--- start RECORDS FOR THE TASK ---

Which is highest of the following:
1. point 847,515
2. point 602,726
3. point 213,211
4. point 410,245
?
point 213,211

--- end RECORDS FOR THE TASK ---
--- start RECORDS FOR THE TASK ---

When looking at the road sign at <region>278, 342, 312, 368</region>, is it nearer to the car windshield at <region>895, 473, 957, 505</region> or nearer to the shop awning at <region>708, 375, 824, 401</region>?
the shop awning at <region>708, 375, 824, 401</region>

--- end RECORDS FOR THE TASK ---

SET EXERCISE: Which of the lines above contain the string "shop"? Pull out and copy each such line, matching case exactly.

ANSWER TO THE TASK:
When looking at the road sign at <region>278, 342, 312, 368</region>, is it nearer to the car windshield at <region>895, 473, 957, 505</region> or nearer to the shop awning at <region>708, 375, 824, 401</region>?
the shop awning at <region>708, 375, 824, 401</region>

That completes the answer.